A child custody agreement is a legal contract between the parents of a child, developed and signed by both parties, which details the time and conditions under which each parent will have custody. The decision about enforcing the agreement is made on a case-by-case basis to fit the needs of that particular family. This agreement lays out how enforced child custody arrangements and the potential consequences for those who fail to abide by them. You can seek the help of a Connecticut child custody lawyer to know more about child custody and how it will be enforced.
In order to investigate and enforce a child custody agreement, the court will need to review the agreement and make decisions about what is in the best interest of the child. If one parent does not abide by the decision made by the court, they can be held in contempt, which could potentially lead to jail time or fines.

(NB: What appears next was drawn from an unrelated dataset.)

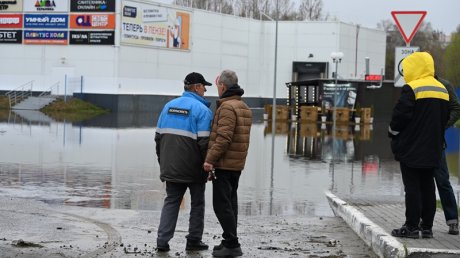 Спецтехника откачивает воду у «Лемана Про» и в Цыганском Поселке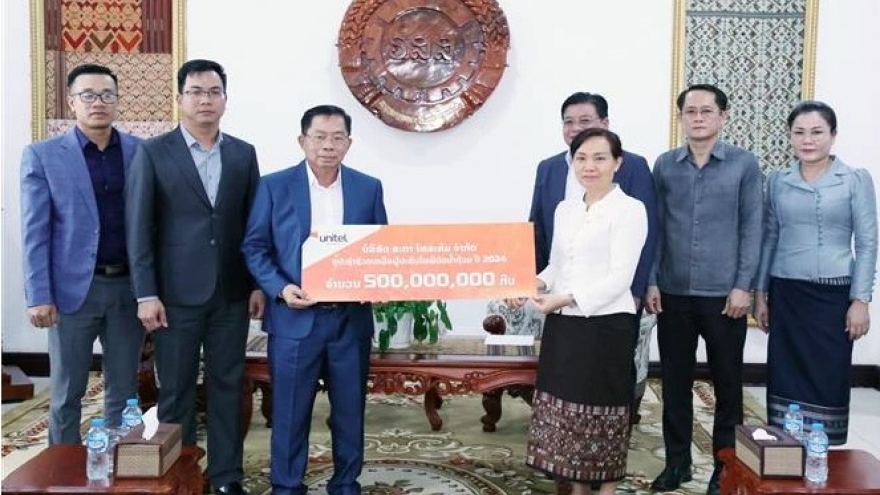 Overseas Vietnamese in Laos support victims of Typhoon Yagi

Different Ways to Enforce Child Custody Agreement
A Child Custody Agreement is an agreement reached between divorcing parents in order to determine custody rights, visitation schedules, and how the child support payments will be made. Child Custody Agreements are legally enforceable through the court system by filing a separate Uniform Child Custody Jurisdiction and Enforcement Act petition to modify, enforce, or register.
Three main ways in which you can pursue enforcement of child custody agreement are as follows:
- Compromise and common sense
Child custody agreements are often one of the most contentious issues when parents divorce. Parents often enter an agreement with the expectation that the other parent will comply with it strictly, but this is not always the case. Enforcement through compromise and common sense is the only way to ensure that all parents live up to their promises.
- Police intervention
Across the United States, parents are increasingly fighting over child custody agreements. In response to this, several states have been enforcing their child custody agreements with police intervention if necessary. In the majority of these cases, the parent that does not have primary custody of the children is violating an agreement by unreasonably denying visitation time for a parent with primary custody.
- Motion to enforce or motion to contempt
In a divorce, it is likely that there will be a custody agreement as to the care and custody of any minor children. Oftentimes, parents do not abide by the agreements they themselves have negotiated, and this leads to disputes that can be resolved without extensive court intervention. When this agreement falls into dispute, one or both parties may file a motion to enforce or a motion to contempt.